◆ **Data entries**
****
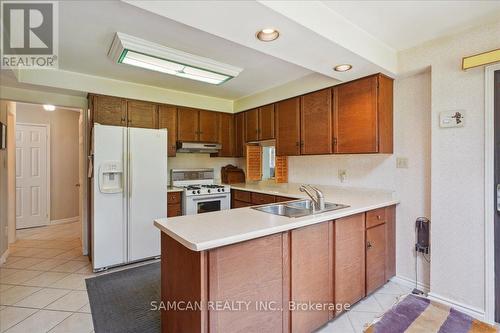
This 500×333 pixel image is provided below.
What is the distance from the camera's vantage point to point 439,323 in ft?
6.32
****
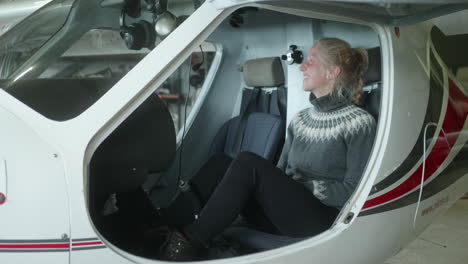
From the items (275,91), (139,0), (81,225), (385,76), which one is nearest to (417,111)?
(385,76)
****
◆ **What is required**
Please pull out every line of the records above that contains the string "pixel", matching case exactly.

◆ **Solution**
This 500×333 pixel image is provided below.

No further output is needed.